# ASSIGNMENT
Keep the images out and copy every entry below exactly.

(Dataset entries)
·····
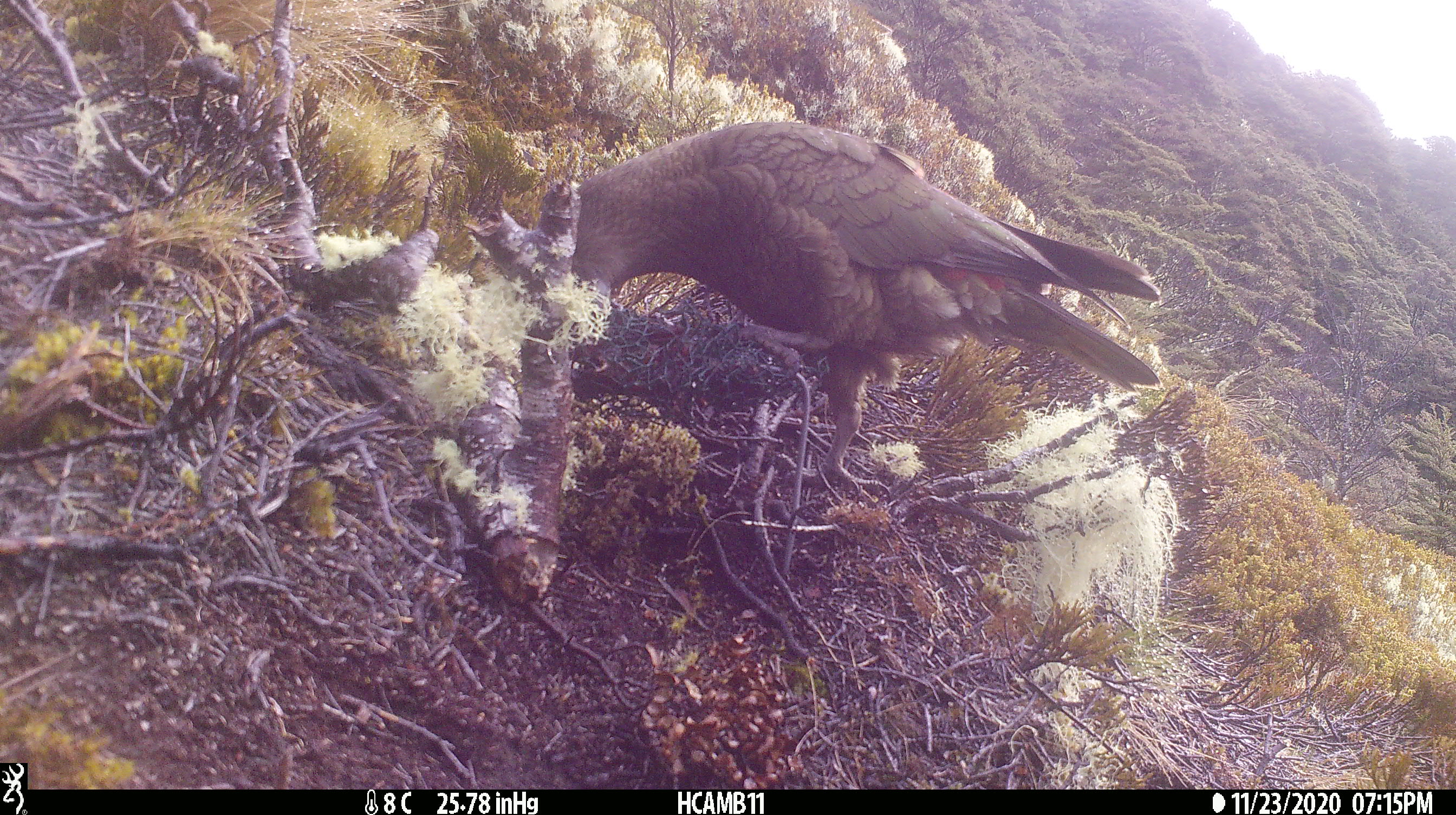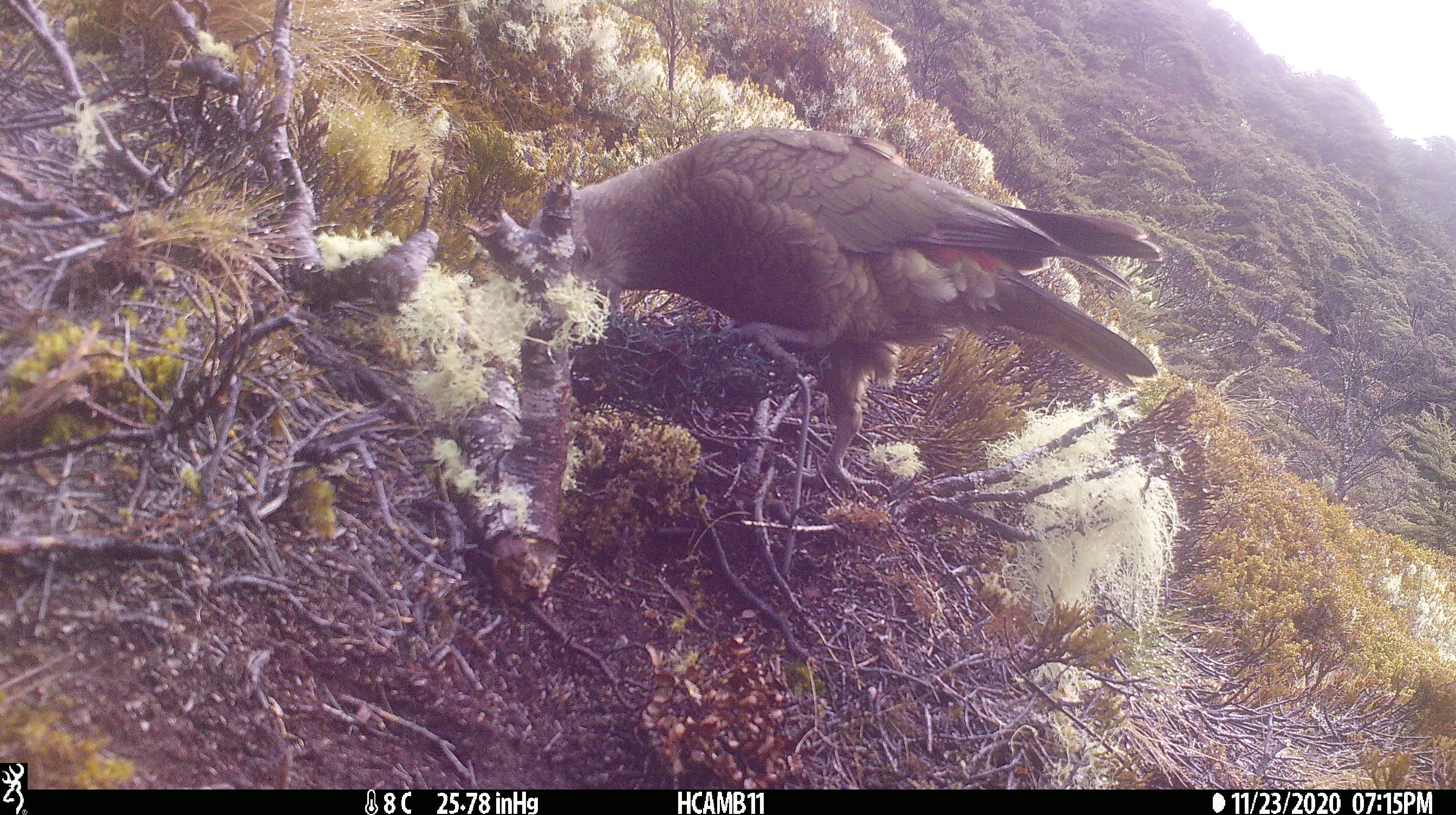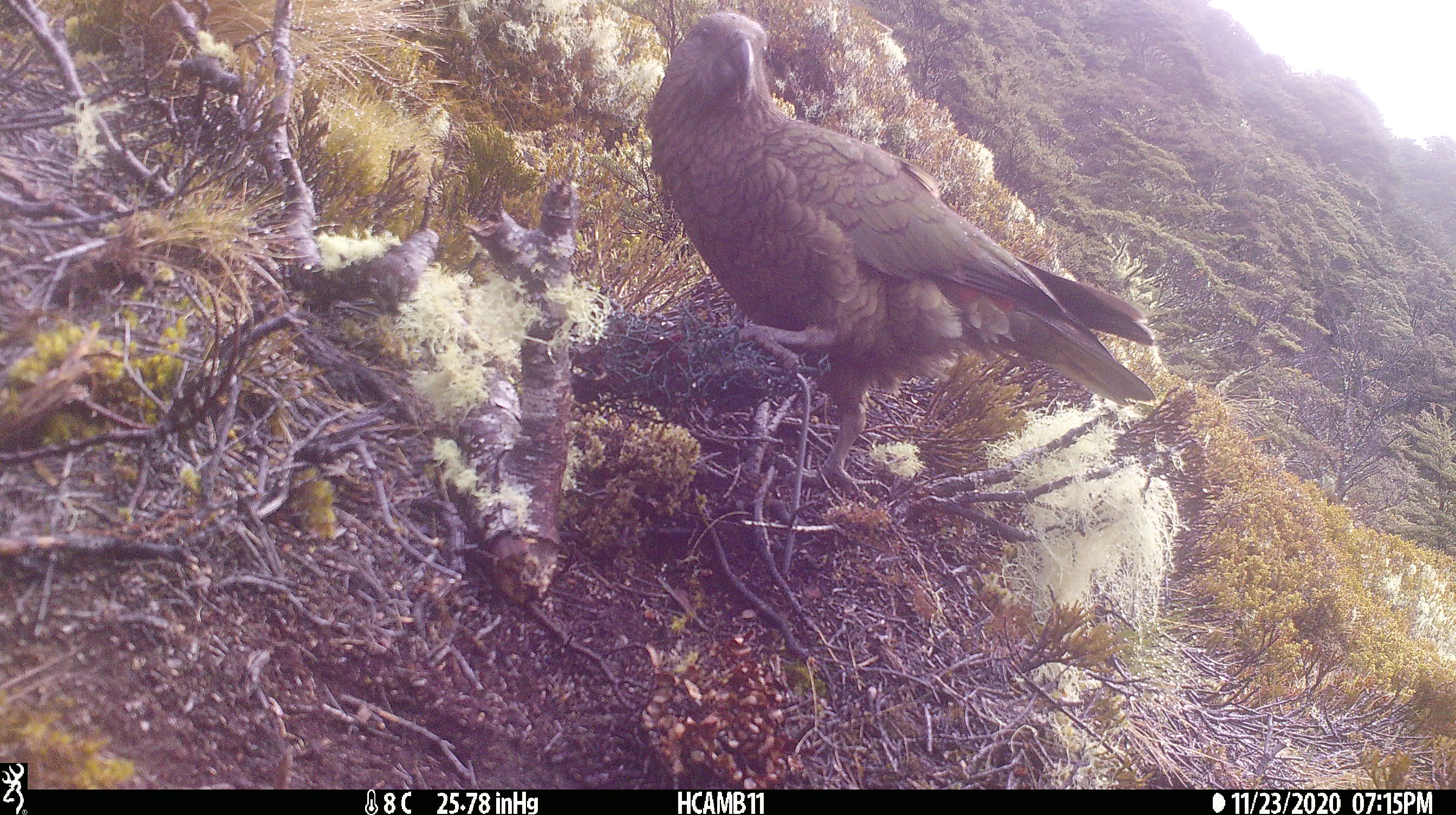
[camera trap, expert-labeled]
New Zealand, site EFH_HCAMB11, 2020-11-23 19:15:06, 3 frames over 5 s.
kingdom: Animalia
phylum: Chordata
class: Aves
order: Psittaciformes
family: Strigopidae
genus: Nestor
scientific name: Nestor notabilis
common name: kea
·····
# TASK ANSWER
[camera trap, expert-labeled]
New Zealand, site EFH_HCAMB11, 2020-11-23 19:15:06, 3 frames over 5 s.
kingdom: Animalia
phylum: Chordata
class: Aves
order: Psittaciformes
family: Strigopidae
genus: Nestor
scientific name: Nestor notabilis
common name: kea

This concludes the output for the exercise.